Hi, I'm not finding any info regarding the black rails on the 2011 Romin Pro. Are they made of carbon fiber? If so, what's the durability like? I got a Romin Expert last year and I absolutely love it (it easily beats any Fizik saddle I've tried) except that the shiny rails don't go with my bike so I would like one with black rails.

Thanks in advance! 

J.


----------



## slipstream8 (Feb 24, 2011)

Yes, they are carbon fiber. I just bought the equivalent Toupe model.
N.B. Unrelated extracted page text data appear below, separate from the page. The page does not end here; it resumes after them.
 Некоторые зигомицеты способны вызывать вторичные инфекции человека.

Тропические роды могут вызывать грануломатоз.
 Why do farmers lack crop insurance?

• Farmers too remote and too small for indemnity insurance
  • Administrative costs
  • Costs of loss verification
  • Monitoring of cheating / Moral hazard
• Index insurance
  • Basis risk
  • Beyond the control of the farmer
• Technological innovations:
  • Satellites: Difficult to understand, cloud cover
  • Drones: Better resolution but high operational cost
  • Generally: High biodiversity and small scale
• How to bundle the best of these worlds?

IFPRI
The instructions recommend replacing every three years.


----------



## ph0enix (Aug 12, 2009)

Is there a weight limit on those saddles? 

Thank you, kindly!


----------



## slipstream8 (Feb 24, 2011)

There is no weight limit printed on the packaging.


----------



## Mtl_Rookie (Jul 24, 2011)

I just picked mine up today and its already been a nice climb ride :-D

Weight limit I saw on the under side sticker is 240lbs.


----------



## RUFUSPHOTO (Oct 14, 2010)

Make sure that the clamp on your seatpost is compatible with the rails. The rails on the sadlle are more of an oval than round and some clamps can clamp in the wrong spots causing stress points.
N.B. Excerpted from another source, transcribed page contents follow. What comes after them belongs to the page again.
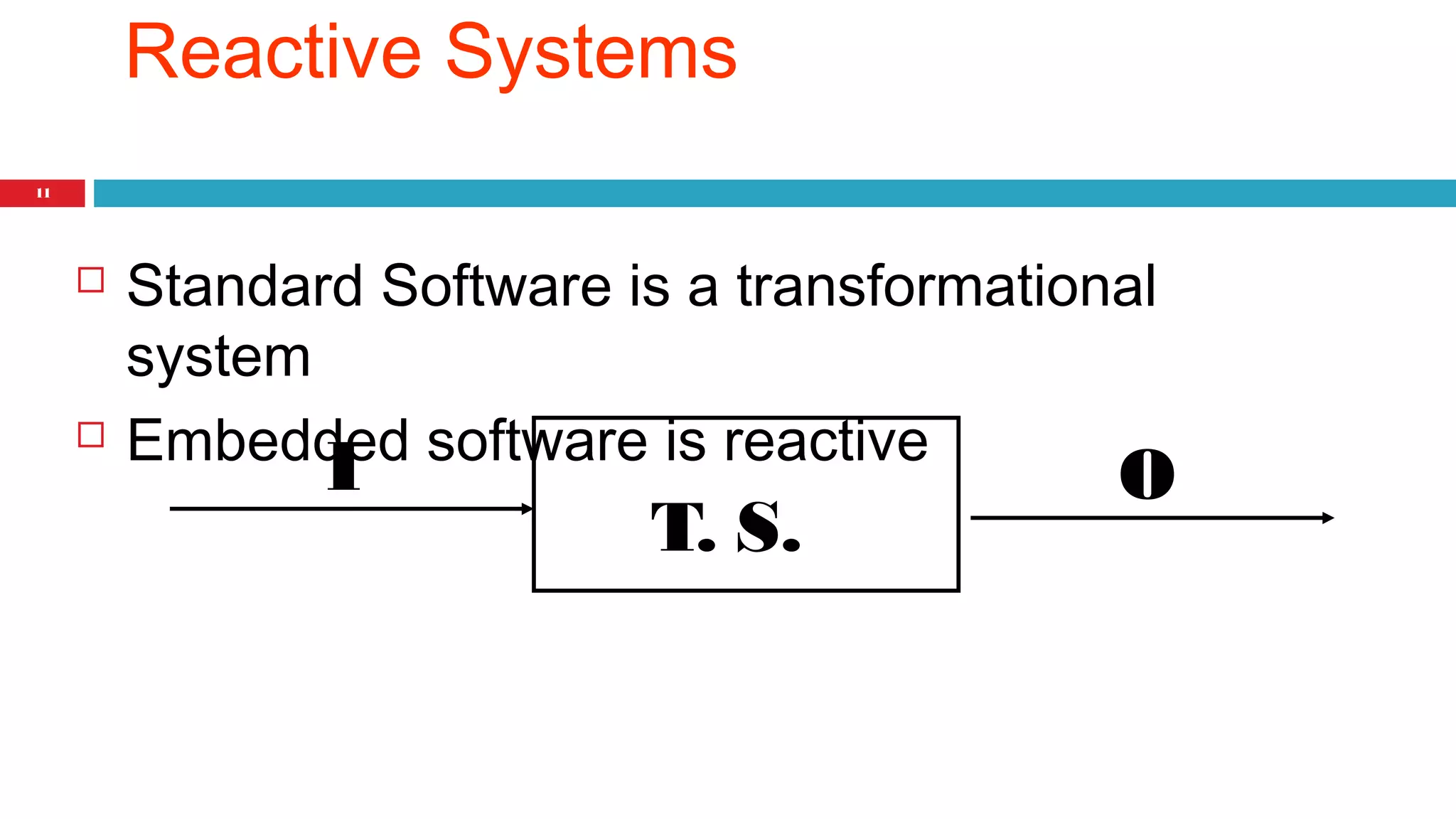 Reactive Systems

11

Standard Software is a transformational system

Embedded software is reactive

I

T. S.

O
I have yet to see any type of failure or problems, but Specialized has that as a warning.


----------



## Mtl_Rookie (Jul 24, 2011)

yes, this is true also. The guy at my LBS said for the carbon rails it has to be the specific seatpost. where it clamps vertical. Not of the ones that look like they can rotate 360 at the base.


----------



## Stumpjumper FSR (Aug 6, 2006)

I was told the same thing from my LBS, they said the stock PAVE seat post that came on my 2011 Roubaix would have to be replaced if I wanted a saddle with carbon rails.


----------



## jmx (Feb 17, 2011)

I've used my Romin Pro for a few thousand miles and it's been a pleasure. I weigh 160-165'ish.

It's not compatible with any specialized seat posts I've seen, but I use a Thompson so it was a non issue.


----------



## RUFUSPHOTO (Oct 14, 2010)

jmx said:


> I've used my Romin Pro for a few thousand miles and it's been a pleasure. I weigh 160-165'ish.
> 
> It's not compatible with any specialized seat posts I've seen, but I use a Thompson so it was a non issue.
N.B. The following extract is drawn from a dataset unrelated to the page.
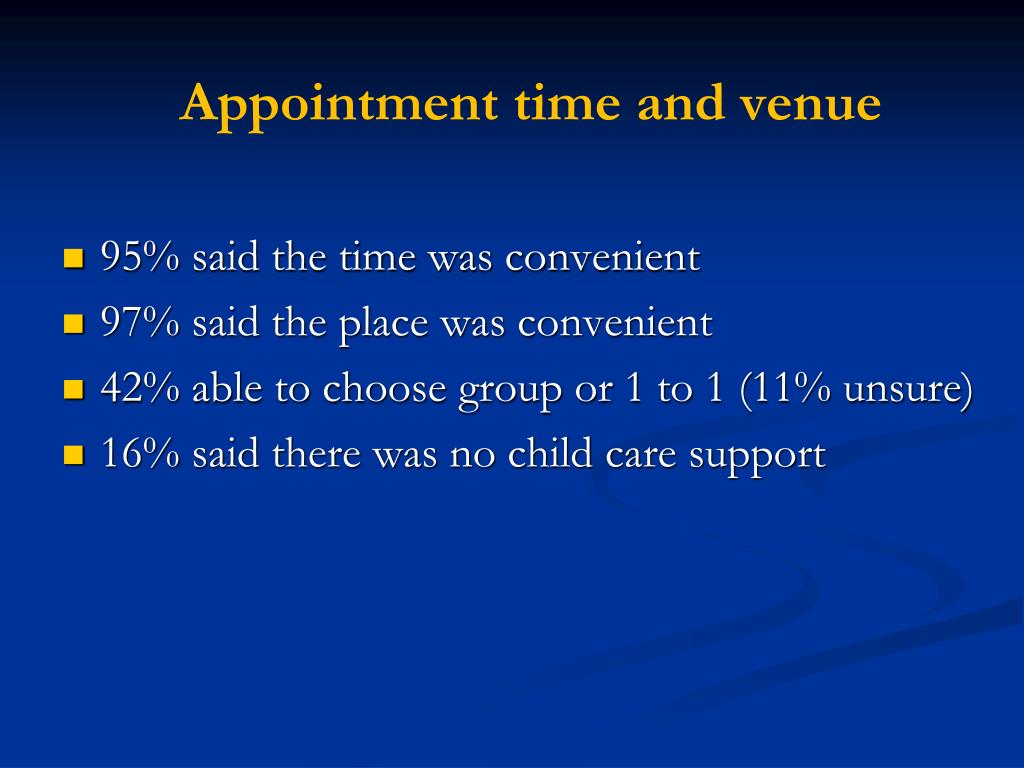 Appointment time and venue

- 95% said the time was convenient
- 97% said the place was convenient
- 42% able to choose group or 1 to 1 (11% unsure)
- 16% said there was no child care support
You can buy the compatible clamps for Specialized seatposts.


----------



## Stumpjumper FSR (Aug 6, 2006)

RUFUSPHOTO said:


> You can buy the compatible clamps for Specialized seatposts.


For the single bolt seatpost? The only type of Specialized seatpost I was told would
work are the 2 bolt vertical load post. Where can I get the clamps?


----------